# COMPITI DA SVOLGERE:
- A) Riporta alla lettera il brano dell'articolo sull'intelligenza artificiale da "L’intelligenza artificiale sta" a "da dover seguire.".
- B) Rispondi a queste domande sull'articolo sull'intelligenza artificiale:
(i) In quale occasione si è pronunciato Barachini?
(ii) In quale ambito, oltre a quello professionale e privato, si sta cercando di implementare l'utilizzo delle intelligenze artificiali?
(iii) Quante tonnellate di anidride carbonica si emettono nell'addestramento di una IA?
- C) Prosegui l'articolo sull'intelligenza artificiale a partire dalla sua ultima frase.

# TESTO DI PARTENZA:
↓↓↓
Da Philip K. Dick a Gibson: ecco come arginare le distopie legate all’I.A.

Al “Next Generation AI” si è pronunciato Barachini sulle regole introdotte per l’utilizzo dell’intelligenza artificiale.

L’intelligenza artificiale sta permeando tutti gli aspetti delle nostre vite. Non si parla solo della vita privata, ma anche professionale. Infatti, l’utilizzo professionale in vari ambiti è ormai cosa comune, se non addirittura incentivata. Anche nelle scuole si sta cercando di implementare l’utilizzo di intelligenze artificiali. Il lato umano delle professioni sembra andare in secondo piano, dando spazio alle facilitazioni che questo strumento può offrire. Sembrerebbe che anche nelle categorie più artistiche, dove l’umano dovrebbe essere al centro di ogni cosa, l’implementazione di questa tecnologia stia prendendo sempre più piede. Chiaramente è potenzialmente illimitato l’utilizzo che se ne può fare ed è proprio per questo che è necessario, quantomeno, introdurre delle regole rigide da dover seguire.

Il rischio della macchina

Più sono le possibilità legate ad una nuova tecnologia e più sono i rischi che essa può portare con sé. Le opere di fantasia, che siano serie TV, film o romanzi, ci hanno sempre avvisati. Preservare il lato umano è la necessità fondamentale a questo punto. La creazione di qualcosa che ci semplifichi la vita, ma che rischia pure di non farcene più avere una, è da monitorare. Siamo immersi nella tecnologia e non ci è possibile non dipendere da essa. L’impatto che potrebbe avere l’uso delle IA è proprio quello di non poter più essere autonomi nella gestione di diversi aspetti delle nostre vite. Per quanto le macchina ci abbiamo semplificato la vita, è anche vero che rischiano di togliercela dalle mani. Non solo nel senso metaforico. L’impatto ambientale dei vari software non è di poca rilevanza. Solo nell’addestramento di una IA si emettono 550 milioni di tonnellate di anidride carbonica, per non parlare dell’acqua utilizzata per raffreddare i server.
↑↑↑
# DATI MOSTRATI:
↓↓↓
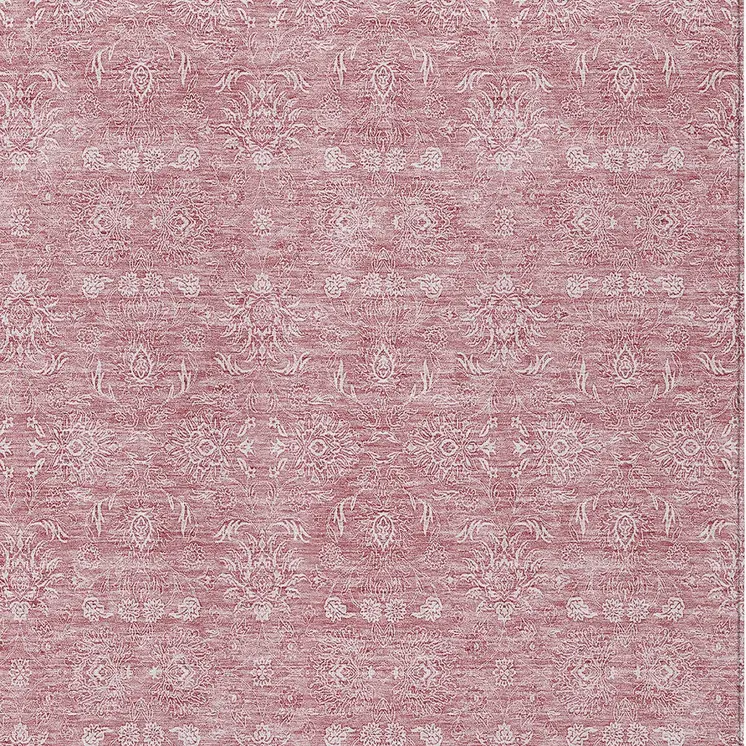 10' X 14' Blush Pink And Ivory Floral Washable Indoor Outdoor Area Rug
↑↑↑
# RISPOSTE:
- A)
L’intelligenza artificiale sta permeando tutti gli aspetti delle nostre vite. Non si parla solo della vita privata, ma anche professionale. Infatti, l’utilizzo professionale in vari ambiti è ormai cosa comune, se non addirittura incentivata. Anche nelle scuole si sta cercando di implementare l’utilizzo di intelligenze artificiali. Il lato umano delle professioni sembra andare in secondo piano, dando spazio alle facilitazioni che questo strumento può offrire. Sembrerebbe che anche nelle categorie più artistiche, dove l’umano dovrebbe essere al centro di ogni cosa, l’implementazione di questa tecnologia stia prendendo sempre più piede. Chiaramente è potenzialmente illimitato l’utilizzo che se ne può fare ed è proprio per questo che è necessario, quantomeno, introdurre delle regole rigide da dover seguire.

- B)
(i) Al "Next Generation AI".
(ii) Nelle scuole.
(iii) 550 milioni di tonnellate.

- C)
La normativa UE

Il primo regolamento al mondo sull’intelligenza artificiale è rappresentato dalla “Artificial Intelligence Act”. L’obiettivo è quello di accertarsi che i sistemi di IA all’interno del mercato europeo siano sicuri e rispettino i diritti dell’Unione Europea. In particolare, il testo vuole classificare i sistemi di IA in base al livello di rischio e introduce i requisiti e gli obblighi per la loro immissione nel mercato europeo. Alcune IA potrebbero quindi essere vietato nell’UE. Questo regolamento è stato presentato ad aprile 2021 e approvato a marzo 2024. Nel corso dell’anno, i paesi membri dovranno applicare il testo. Proprio in ragione di questo, anche lo stato italiano ha introdotto delle linee guida e dei regolamenti specifici. In particolare, l’intervento di Barachini ha specificato quelle che sono le regole che andranno seguite all’interno del mondo dell’editoria.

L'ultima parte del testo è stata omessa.